On a conference call with reporters today, Jonathan Stein of Mother Jones asked Mike Huckabee if he's a Christian Reconstructionist. (Christian reconstructionists believe, in a nutshell, that the Constitution should be replaced with Old Testament biblical law.) Huckabee denied that he is, adding, "I'm not really one that that's identified with a reconstructionist movement and basically believe we should spend more time simply trying to be more responsible citizens in our own right, not to rebuild a certain type of kingdom, but simply to make sure government is effective and fair and efficient for everybody."
That was a pretty milquetoast answer considering the company Huckabee keeps, as even Robert Novak noted with concern , last month, Christian Reconstructionists comprise Huckabee's base. Janet Folger, the co-chair of Huckabee's faith and values coalition, is a protege of the late televangelist D. James Kennedy, who also denied being a reconstructionist but, like Huckabee, associated himself with its proponents and teachings. And Star Parker, another Huckabee backer, endorsed Christian Reconstructionist granddaddy R.J. Rushdoony in her speech at the Values Voters Summit, in which she wrapped her version of reconstructionism in an anti-tax extremist blanket: "taxes are not biblical."
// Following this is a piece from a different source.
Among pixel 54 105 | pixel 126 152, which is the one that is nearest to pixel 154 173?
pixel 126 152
It's hard to deny that the politicized, conservative evangelical movement is heavily influenced by reconstructionism, even if it hasn't adopted all of its principles. And given Huckabee's friends and fundraisers, it's as disingenuous for Huckabee to say he's not influenced by reconstructionists and reconstructionism as it would have been for Bush to say he wasn't influenced by Texas oilmen.